Por si lo anterior fuera poco, la diseñadora de vestuario, Lindi Hemmings, que le ha puesto minifalda a la prota (como manda el género) ha contestado magistralmente a la pregunta que se le ha hecho sin parar en todas las entrevistas: ¿cree que a las feministas les gustarán los cortos trajes de Wonder Woman y las Amazonas? Lindi responde con otras preguntas: “¿Qué es ser feminista? ¿No llevar vestido o botas? Para mí es natural que alguien quiera exhibir su pecho, su culo o sus piernas, sea con el cuerpo de Wonder Woman o con otro cualquiera. No tuve peticiones de que Gal fuera más o menos sexy. He trabajado toda la vida, tengo 68 años y me considero feminista. Porque serlo o no serlo no depende de enseñar las piernas.”

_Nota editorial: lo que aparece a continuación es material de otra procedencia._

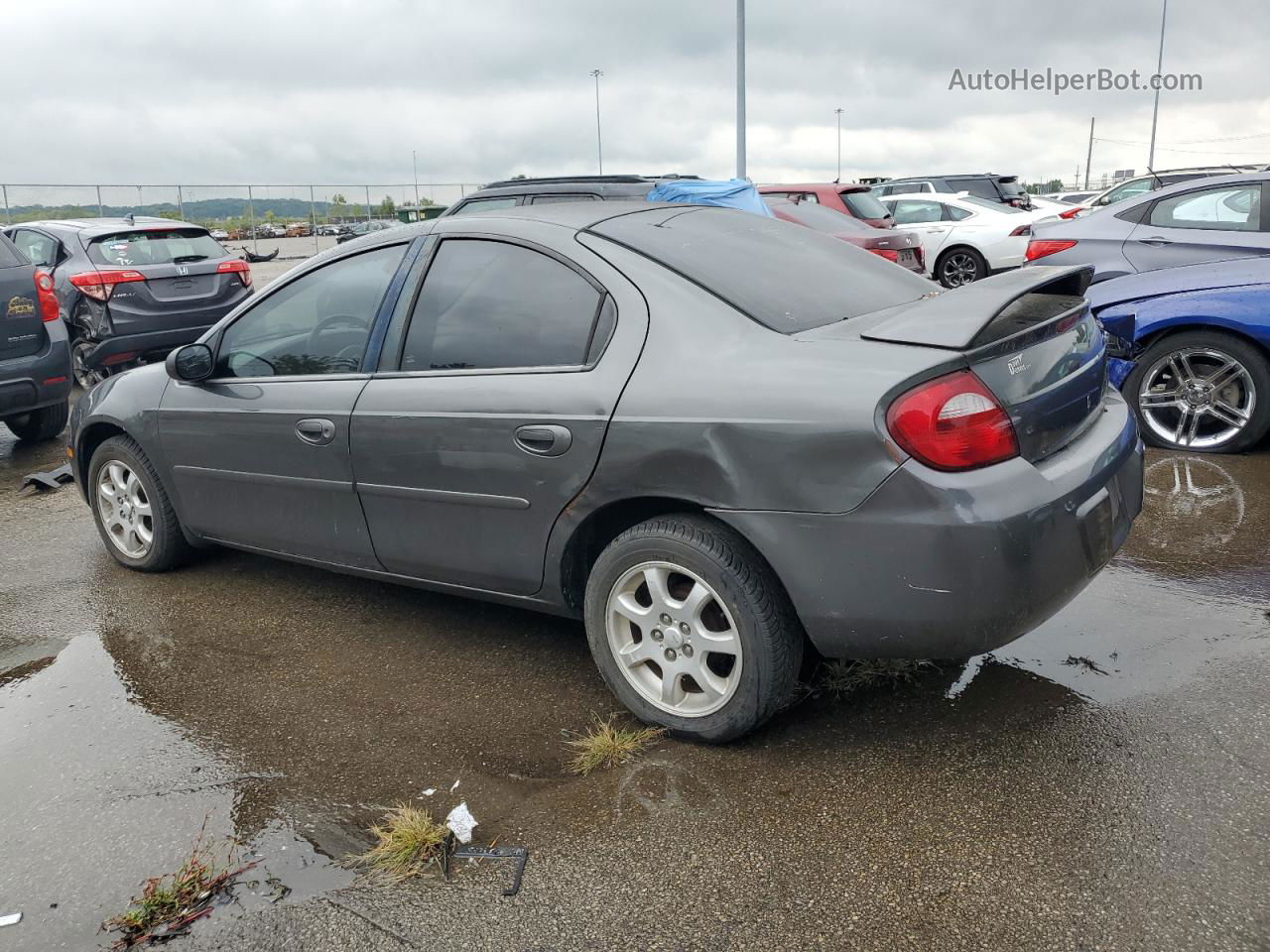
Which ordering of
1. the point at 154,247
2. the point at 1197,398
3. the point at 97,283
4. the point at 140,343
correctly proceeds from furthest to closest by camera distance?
the point at 154,247 < the point at 140,343 < the point at 97,283 < the point at 1197,398

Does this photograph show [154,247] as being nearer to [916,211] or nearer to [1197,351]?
[1197,351]

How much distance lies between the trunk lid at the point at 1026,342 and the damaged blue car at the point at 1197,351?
2.94 metres

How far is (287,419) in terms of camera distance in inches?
152

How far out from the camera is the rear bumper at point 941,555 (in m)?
2.57

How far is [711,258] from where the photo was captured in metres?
3.29

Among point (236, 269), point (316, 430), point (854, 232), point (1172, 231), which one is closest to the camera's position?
point (316, 430)

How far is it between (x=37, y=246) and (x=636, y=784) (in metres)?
9.53

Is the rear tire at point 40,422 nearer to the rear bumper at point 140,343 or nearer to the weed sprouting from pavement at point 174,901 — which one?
the rear bumper at point 140,343

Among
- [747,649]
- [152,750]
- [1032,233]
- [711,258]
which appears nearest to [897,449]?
[747,649]

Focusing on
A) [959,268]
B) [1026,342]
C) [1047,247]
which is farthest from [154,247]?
[959,268]

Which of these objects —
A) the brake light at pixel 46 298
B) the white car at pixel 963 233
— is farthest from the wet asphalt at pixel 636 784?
the white car at pixel 963 233

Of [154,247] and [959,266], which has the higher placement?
[154,247]

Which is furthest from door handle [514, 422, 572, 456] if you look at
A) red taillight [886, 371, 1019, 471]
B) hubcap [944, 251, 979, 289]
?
hubcap [944, 251, 979, 289]

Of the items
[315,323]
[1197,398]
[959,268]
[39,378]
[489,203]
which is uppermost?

Para terminar esta promo (desinteresada y circunstancial) tengo que hablar, por último, del origen de Wonder Woman porque también es fascinante:  la Mujer Maravilla fue creada en 1941 por William Moulton Marston;  un psicólogo, teórico e inventor que ideó el test de tensión arterial que sirvió como base para el polígrafo. En sus cómics de Wonder Woman, lo representa en el poderoso lazo de la verdad, el mismo con el que plasmaba su atracción por el bondage. Moulton quiso crear un superhéroe que no triunfara con los puños, sino con el amor y su esposa, Sadie Elizabeth Holloway, le sugirió que, en ese caso, fuera mujer; sugerencia que él adoptó con alegría porque estaba muy interesado e involucrado en el movimiento feminista de la época.

El envés de esta apología es que no puedo garantizar que esta película sea buena y no un truño. A mí las películas de acción no me interesan y las superproducciones hace siglos que no me llevan al cine. Pero en cualquier caso, al menos, estará bien compensar un poco todos los superhéroes masculinos que consciente o inconscientemente tanto pesan en nuestras conciencias y, por mala que pudiera ser la peli si vamos a verla, siempre nos quedará el consuelo de haber intentado meter en nuestras molleras (aunque sea por un rato) grandes ideas como que el amor puede vencer y que las mujeres pueden pelear con todas las armas tanto o más que ellos. Y, por otro lado, las historias de las mujeres que la han hecho posible ya nos cuentan (veamos la peli o no) que la pelea más efectiva es la que se hace desde dentro del sistema, que el feminismo no tiene estética definida porque tiene tantas estéticas como las de las mujeres que se atreven a defenderse a sí mismas y a otras de las injusticias, que la fuerza de nuestras historias y nuestro poder como consumidoras son indiscutibles y que ya ha llegado la hora de hacerlo valer y utilizarlo para nuestros fines;  que la revolución de las mujeres del mundo mundial está por llegar y de camino, que hay y hubo hombres y mujeres que soñaron antes que nosotros y que no nos perdonarían que soñáramos bajito. ¡Qué más se le puede pedir a une peli sin verla!